1.140 Outliers for Normal distributions. Continue your work from the previous two exercises. The percent of the observations that are suspected outliers according to the 1.5 × *IQR* rule is the same for any Normal distribution. What is this percent?

1.141 Deciles of HDL cholesterol. The **deciles** of any distribution are the 10th, 20th, . . . , 90th percentiles. Refer to Exercise 1.134 where we assumed that the distribution of HDL cholesterol in U.S. women aged 20 and over is Normal with mean 55 mg/dl and standard deviation 15.5 mg/dl. Find the deciles for this distribution.

1.142 Longleaf pine trees. Exercise 1.88 (page 50) gives the diameter at breast height (DBH) for 40 longleaf pine trees from the Wade Tract in Thomas County, Georgia. Make a Normal quantile plot for these data and write a short paragraph interpreting what it describes.

PINES

1.143 Potassium from potatoes. Refer to Exercise 1.30 (page 24) where you used a stemplot to examine the potassium absorption of a group of 27 adults who ate a controlled diet that included 40 mEq of potassium from potatoes for five days.

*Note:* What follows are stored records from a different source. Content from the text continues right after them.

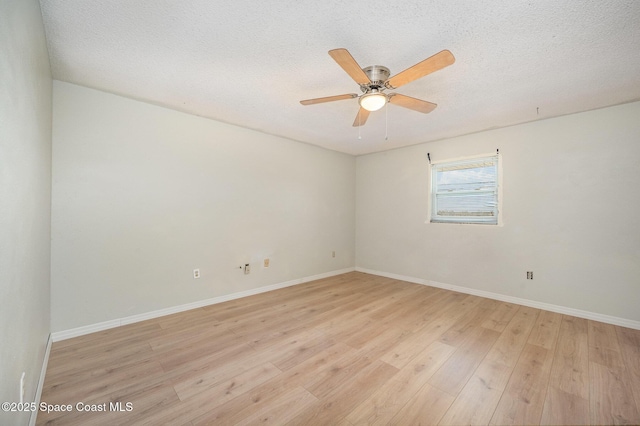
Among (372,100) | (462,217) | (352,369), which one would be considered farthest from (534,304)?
(372,100)

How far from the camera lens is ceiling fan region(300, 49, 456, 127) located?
155 cm

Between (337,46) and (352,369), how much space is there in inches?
95.2

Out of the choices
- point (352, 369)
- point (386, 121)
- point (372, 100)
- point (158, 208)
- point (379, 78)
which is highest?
point (386, 121)

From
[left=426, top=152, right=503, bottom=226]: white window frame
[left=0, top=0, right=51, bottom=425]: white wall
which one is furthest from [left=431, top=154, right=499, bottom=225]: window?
[left=0, top=0, right=51, bottom=425]: white wall

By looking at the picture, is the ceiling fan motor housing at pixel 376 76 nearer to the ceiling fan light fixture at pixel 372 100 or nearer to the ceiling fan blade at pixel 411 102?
the ceiling fan light fixture at pixel 372 100

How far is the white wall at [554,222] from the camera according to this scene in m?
2.76

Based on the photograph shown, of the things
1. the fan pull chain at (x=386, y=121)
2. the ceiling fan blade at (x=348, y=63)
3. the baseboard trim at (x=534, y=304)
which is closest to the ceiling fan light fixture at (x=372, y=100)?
the ceiling fan blade at (x=348, y=63)

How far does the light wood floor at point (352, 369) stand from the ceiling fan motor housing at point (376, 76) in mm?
2221

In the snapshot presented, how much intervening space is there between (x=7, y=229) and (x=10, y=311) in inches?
13.9

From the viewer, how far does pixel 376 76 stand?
2.03 m

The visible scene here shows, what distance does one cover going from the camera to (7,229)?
992mm

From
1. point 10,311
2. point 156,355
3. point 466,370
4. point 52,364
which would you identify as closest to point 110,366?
point 156,355

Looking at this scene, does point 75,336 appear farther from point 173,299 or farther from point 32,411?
point 32,411

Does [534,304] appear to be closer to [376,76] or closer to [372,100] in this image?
[372,100]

In Exercise 1.61 (page 47), you compared the stemplot, the histogram, and the boxplot as graphical summaries of this distribution.

KPOT40

(a) Generate these three graphical summaries.

(b) Make a Normal quantile plot and interpret it.

1.144 Potassium from a supplement. Refer to Exercise 1.31 (page 24) where you used a stemplot to examine where you examined the potassium absorption of a group of 29 adults who ate a controlled diet that included 40 mEq of potassium from a supplement for five days. In Exercise 1.62 (page 47), you compared the stemplot, the histogram, and the boxplot as graphical summaries of this distribution.

KSUP40

(a) Generate these three graphical summaries.

(b) Make a Normal quantile plot and interpret it.